Last Updated on April 6, 2021, 5:04 pm ET
ARL, together with fifteen other organizations including library associations, blind and disability groups, authorized entities and non-profit advocacy organizations, joined a statement supporting rapid ratification of the Marrakesh Treaty. The Obama Administration sent the Marrakesh Treaty to the Senate on February 10, 2016 and the letter calls on the Senate to ratify the Treaty and for the House and Senate to pass the Marrakesh Implementation Act. The Treaty provides minimum standards for limitations and exceptions to create and distribute accessible formats for the print disabled and allows for the cross-border exchange of these formats.
The statement notes:
We believe the Treaty is consistent with United States law and could be ratified without any changes to existing statutes or regulations.

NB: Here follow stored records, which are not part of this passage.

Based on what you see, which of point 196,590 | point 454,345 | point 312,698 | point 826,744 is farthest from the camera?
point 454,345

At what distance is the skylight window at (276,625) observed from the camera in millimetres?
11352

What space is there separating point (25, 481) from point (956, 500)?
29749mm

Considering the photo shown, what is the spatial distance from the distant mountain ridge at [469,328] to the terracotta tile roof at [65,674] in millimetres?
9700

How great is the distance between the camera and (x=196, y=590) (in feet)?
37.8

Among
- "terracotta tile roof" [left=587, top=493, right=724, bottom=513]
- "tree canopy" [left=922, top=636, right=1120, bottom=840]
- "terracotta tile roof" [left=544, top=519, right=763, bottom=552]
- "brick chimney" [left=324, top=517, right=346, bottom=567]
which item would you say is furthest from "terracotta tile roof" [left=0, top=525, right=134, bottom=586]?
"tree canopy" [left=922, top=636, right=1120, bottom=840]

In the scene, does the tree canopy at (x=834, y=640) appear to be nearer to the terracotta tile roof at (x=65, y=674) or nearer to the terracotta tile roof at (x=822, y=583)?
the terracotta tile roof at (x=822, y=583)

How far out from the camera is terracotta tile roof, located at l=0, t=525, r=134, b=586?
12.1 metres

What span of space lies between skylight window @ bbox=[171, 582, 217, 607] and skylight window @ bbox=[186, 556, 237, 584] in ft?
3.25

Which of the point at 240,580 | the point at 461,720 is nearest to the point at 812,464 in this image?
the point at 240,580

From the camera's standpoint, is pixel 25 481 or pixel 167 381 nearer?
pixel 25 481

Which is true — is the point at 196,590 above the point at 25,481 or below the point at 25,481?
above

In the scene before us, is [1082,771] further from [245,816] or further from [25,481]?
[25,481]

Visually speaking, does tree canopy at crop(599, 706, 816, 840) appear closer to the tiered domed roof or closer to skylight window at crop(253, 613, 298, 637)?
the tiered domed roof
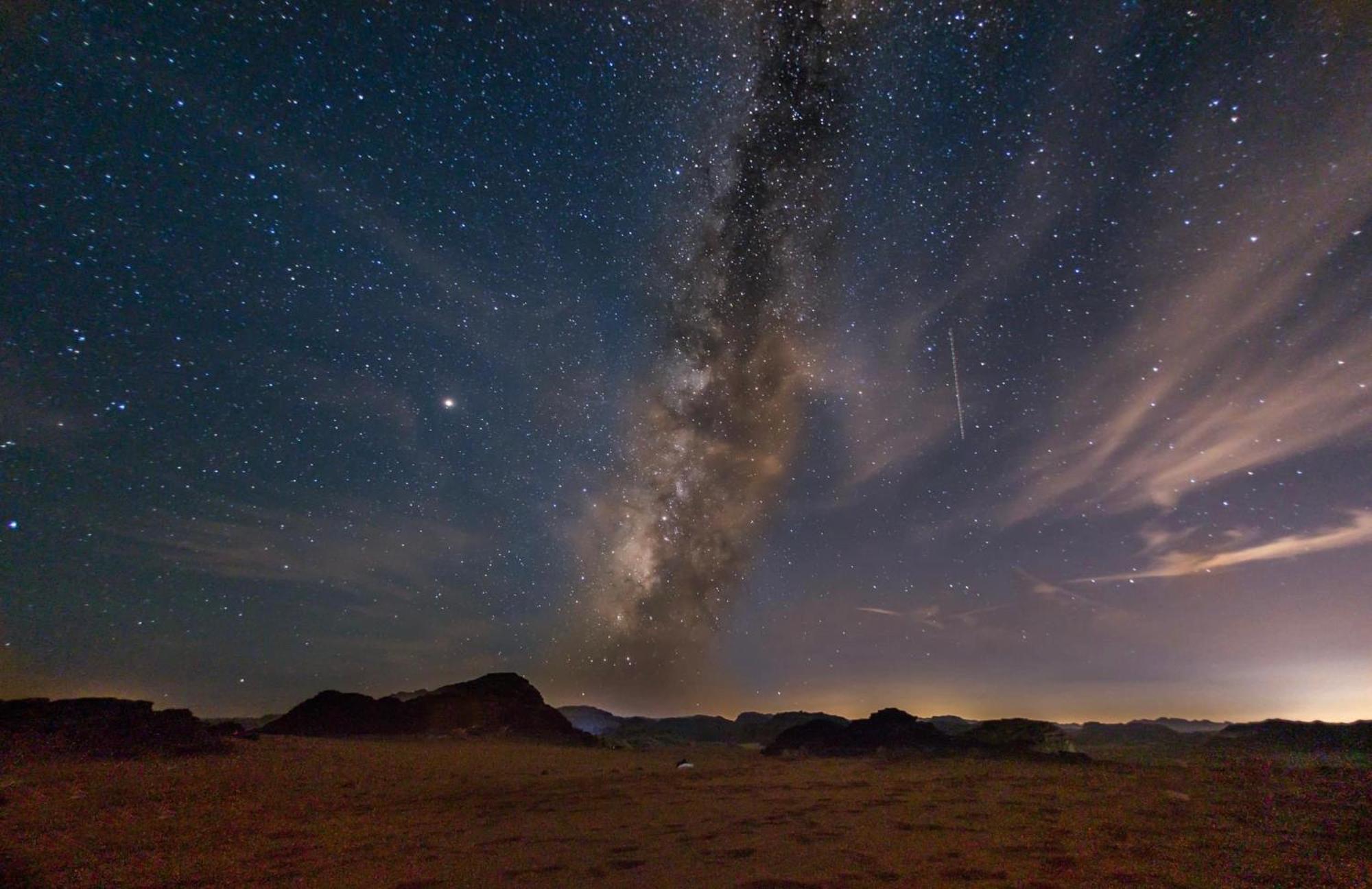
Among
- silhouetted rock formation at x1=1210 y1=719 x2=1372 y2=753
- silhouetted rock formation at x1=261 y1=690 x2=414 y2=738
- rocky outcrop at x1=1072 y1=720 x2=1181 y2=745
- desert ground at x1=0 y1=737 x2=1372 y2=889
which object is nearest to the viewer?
desert ground at x1=0 y1=737 x2=1372 y2=889

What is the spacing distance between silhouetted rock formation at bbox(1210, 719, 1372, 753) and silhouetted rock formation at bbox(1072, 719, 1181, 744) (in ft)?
32.2

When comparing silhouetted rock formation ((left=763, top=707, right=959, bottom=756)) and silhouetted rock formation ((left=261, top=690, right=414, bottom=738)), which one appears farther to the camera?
silhouetted rock formation ((left=261, top=690, right=414, bottom=738))

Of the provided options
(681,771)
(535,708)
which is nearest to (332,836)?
(681,771)

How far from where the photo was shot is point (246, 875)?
6473 millimetres

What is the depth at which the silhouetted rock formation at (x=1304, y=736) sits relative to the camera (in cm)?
3037

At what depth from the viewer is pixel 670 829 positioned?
880cm

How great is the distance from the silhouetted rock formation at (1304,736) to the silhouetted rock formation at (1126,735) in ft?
32.2

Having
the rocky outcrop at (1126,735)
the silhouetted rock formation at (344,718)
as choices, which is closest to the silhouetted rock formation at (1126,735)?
the rocky outcrop at (1126,735)

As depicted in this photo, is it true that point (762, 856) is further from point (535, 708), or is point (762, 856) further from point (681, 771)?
point (535, 708)

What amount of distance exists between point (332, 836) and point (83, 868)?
A: 2.75m

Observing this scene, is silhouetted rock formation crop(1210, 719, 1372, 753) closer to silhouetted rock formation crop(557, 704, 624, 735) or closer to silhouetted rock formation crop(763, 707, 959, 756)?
silhouetted rock formation crop(763, 707, 959, 756)

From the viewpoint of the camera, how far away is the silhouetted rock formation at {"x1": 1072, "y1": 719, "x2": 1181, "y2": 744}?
174 ft

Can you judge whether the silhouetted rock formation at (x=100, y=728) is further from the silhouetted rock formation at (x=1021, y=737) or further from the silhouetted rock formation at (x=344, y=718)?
the silhouetted rock formation at (x=1021, y=737)

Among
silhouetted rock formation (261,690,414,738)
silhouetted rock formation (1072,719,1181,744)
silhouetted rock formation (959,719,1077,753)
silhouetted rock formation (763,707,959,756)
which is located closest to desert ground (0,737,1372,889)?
silhouetted rock formation (959,719,1077,753)
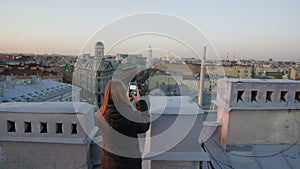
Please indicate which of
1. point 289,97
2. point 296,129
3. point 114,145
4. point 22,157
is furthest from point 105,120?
point 296,129

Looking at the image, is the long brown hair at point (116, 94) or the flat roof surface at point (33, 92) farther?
the flat roof surface at point (33, 92)

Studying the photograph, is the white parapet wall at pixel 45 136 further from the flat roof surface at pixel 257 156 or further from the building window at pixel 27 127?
the flat roof surface at pixel 257 156

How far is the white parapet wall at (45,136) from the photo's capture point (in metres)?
1.83

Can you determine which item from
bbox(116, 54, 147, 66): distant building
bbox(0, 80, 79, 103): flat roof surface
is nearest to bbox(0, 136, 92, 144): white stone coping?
bbox(116, 54, 147, 66): distant building

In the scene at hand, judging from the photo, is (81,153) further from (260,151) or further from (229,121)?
(260,151)

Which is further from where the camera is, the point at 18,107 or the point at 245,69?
the point at 245,69

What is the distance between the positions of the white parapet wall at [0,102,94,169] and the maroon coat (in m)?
0.52

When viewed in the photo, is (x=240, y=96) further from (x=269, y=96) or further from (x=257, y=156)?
(x=257, y=156)

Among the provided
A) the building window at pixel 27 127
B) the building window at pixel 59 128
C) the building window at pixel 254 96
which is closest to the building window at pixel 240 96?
the building window at pixel 254 96

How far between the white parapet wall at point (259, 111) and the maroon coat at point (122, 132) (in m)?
1.43

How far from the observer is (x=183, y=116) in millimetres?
1787

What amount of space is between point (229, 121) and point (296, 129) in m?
0.92

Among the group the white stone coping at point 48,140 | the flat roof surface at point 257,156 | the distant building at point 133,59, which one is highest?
the distant building at point 133,59

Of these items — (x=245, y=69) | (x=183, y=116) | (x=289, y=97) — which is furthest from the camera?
(x=245, y=69)
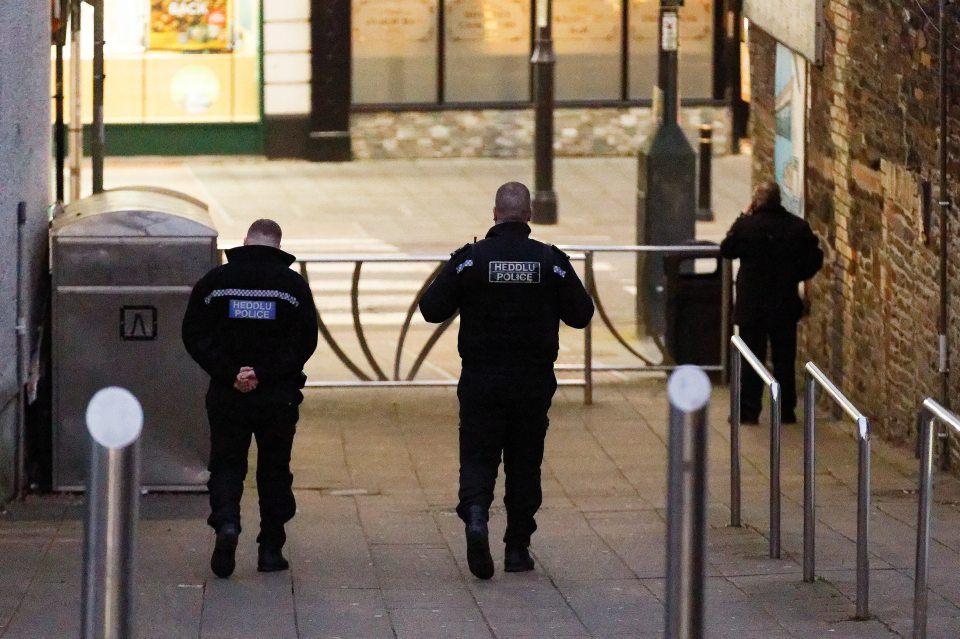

Notwithstanding this view, we are prepared to support the legislative package as proposed by the Administration because it makes minimal changes to the law and its consideration would, we trust, facilitate early Senate consent to ratification. We are confident that the focused and narrow changes that have been proposed are enough to satisfy the terms of the Marrakesh Treaty. We believe any effort to make any other changes in US law, beyond those proposed by the Administration, would unnecessarily delay and jeopardize the ratification of this treaty. Blind and otherwise print disabled Americans have waited far too long for equal access to printed materials.
We call upon the Senate to consent to ratification without any reservations, understandings or declarations. We further encourage Congress to hold hearings expeditiously and to enact the implementing legislation along with the suggested legislative history as currently drafted, without delay. If the Treaty is ratified and the legislation adopted, the blind and otherwise print disabled of our nation will benefit greatly by having access to the rest of the world’s accessible book collection and the blind and otherwise print disabled of the world will advance their quest for greater information through access to books in the United States.